──────── Texto para analizar

No hay vacaciones. El pasado mes de agosto, mismamente, que se supone estuvo dedicado al ocio y a la vida relajada, resulta que se puso en marcha un proyecto europeo denominado Samofar. Tiene un objetivo: evaluar los reactores nucleares de torio. Si todo resulta como se supone, en una década esos artefactos poblarán este viejo contiene con su energía segura y barata.

Los rectores, dicho está, serán de torio. La idea no es nueva. En los sesenta ya funcionaron algunos prototipos. Tenían un problema: los residuos no servían para fabricar bombas nucleares. Por eso se dejaron de lado. Mejor los de uranio y plutonio, fuente inagotable de ojivas terroríficas.

A estas alturas en que un virus informático puede ser más letal que cien bombas atómicas, el inconveniente señalado ha dejado de existir. Y las dos ventajas que ofrecen los reactores de torio son espectaculares: no funcionan según la famosa reacción en cadena así que no hay ningún riesgo de accidente nuclear grave y, además, los residuos no ofrecen problemas serios de gestión.

────────────────

**Instrucciones**
1 – Resume en forma de lista el párrafo del texto sobre los reactores de torio que empieza por «A estas alturas», conservando sus datos principales.
2 – Prosigue el texto sobre los reactores de torio desde su última frase.

──────── Entradas proporcionadas

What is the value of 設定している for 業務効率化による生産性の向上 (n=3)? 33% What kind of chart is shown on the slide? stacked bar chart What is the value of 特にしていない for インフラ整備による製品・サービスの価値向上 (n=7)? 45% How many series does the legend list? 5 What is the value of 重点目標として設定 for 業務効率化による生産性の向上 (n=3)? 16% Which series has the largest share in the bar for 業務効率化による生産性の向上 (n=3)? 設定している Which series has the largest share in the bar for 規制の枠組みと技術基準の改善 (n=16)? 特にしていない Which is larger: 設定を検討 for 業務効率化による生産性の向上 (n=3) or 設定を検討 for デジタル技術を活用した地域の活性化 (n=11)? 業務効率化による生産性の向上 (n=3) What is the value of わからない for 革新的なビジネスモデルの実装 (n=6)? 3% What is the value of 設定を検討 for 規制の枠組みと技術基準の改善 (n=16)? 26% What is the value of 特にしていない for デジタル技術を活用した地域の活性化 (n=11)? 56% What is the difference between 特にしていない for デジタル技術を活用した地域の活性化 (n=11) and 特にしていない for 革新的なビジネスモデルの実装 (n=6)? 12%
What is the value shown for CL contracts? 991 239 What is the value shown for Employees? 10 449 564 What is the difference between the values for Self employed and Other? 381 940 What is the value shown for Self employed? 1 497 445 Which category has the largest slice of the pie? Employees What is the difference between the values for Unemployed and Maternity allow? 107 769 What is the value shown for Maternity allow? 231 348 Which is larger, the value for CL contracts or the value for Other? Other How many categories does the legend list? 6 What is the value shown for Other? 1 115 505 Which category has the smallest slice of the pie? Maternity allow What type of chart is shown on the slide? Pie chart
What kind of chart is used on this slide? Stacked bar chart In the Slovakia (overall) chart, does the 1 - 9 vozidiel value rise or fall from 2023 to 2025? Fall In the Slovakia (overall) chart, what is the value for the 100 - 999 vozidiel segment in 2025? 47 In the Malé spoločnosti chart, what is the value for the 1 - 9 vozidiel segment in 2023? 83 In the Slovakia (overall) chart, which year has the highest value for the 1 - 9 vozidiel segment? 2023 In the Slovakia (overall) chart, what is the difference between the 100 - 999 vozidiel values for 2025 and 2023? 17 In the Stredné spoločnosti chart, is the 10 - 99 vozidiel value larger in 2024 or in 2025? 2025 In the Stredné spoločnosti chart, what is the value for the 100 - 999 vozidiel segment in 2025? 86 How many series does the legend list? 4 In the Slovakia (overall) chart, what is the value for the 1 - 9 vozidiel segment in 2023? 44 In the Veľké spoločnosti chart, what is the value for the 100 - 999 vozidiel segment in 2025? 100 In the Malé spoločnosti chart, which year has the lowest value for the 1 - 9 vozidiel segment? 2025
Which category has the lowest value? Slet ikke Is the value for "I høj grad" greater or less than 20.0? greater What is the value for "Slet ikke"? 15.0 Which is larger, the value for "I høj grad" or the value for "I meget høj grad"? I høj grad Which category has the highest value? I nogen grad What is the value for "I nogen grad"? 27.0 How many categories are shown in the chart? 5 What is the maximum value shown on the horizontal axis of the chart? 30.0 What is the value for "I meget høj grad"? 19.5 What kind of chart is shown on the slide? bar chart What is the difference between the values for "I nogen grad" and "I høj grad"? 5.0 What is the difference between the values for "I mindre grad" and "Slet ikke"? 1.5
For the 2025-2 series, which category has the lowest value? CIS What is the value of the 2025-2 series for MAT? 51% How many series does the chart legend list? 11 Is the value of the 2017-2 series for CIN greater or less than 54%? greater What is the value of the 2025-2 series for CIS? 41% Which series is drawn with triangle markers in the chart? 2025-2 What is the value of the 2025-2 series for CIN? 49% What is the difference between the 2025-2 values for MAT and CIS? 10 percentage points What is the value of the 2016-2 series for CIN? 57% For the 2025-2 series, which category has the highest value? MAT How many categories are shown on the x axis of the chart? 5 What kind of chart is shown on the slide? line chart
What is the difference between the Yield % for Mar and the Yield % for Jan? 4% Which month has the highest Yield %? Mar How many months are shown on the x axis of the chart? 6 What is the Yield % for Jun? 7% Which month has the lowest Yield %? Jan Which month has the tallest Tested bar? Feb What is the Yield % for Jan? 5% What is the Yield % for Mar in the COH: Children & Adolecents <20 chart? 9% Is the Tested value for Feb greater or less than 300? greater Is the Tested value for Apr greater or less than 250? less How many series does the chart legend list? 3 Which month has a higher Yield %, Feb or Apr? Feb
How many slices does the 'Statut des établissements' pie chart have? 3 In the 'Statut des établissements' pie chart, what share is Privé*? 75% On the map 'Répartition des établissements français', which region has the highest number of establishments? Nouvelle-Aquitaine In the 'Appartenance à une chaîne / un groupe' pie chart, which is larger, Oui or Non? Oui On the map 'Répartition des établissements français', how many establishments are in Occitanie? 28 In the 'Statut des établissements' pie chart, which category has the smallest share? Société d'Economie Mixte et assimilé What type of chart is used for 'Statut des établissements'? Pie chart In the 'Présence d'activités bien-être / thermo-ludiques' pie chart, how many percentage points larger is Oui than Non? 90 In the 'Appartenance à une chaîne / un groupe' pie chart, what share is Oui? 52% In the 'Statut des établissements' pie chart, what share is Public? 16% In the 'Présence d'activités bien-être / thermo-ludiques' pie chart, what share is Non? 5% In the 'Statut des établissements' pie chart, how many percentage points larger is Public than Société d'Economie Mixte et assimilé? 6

────────────────

**Respuestas redactadas**
1 –
- En una época en que un virus informático puede ser más letal que cien bombas atómicas, el inconveniente señalado ya no existe.
- Los reactores de torio ofrecen dos ventajas espectaculares:
  - No funcionan según la reacción en cadena, por lo que no hay ningún riesgo de accidente nuclear grave.
  - Sus residuos no presentan problemas serios de gestión.

2 –
Vamos, que ni los ecologistas más fanáticos tienen nada que oponer.

Los reactores de torio presentan aspectos técnicos sin resolver y siempre está la cuestión del coste de la electricidad resultante. Por ejemplo, con el petróleo en los niveles actuales quizá no sean aparatosamente rentables.

En todo caso, el pasado mes de agosto, en jornadas de vacaciones y con China de terremoto en terremoto, se puso en marcha un proyecto con unas posibilidades maravillosas. Y que, insisto, llevaba ahí más de cincuenta años aunque la geopolítica y otros intereses lo tuviesen enterrado. La revolución tecnológica nunca duerme.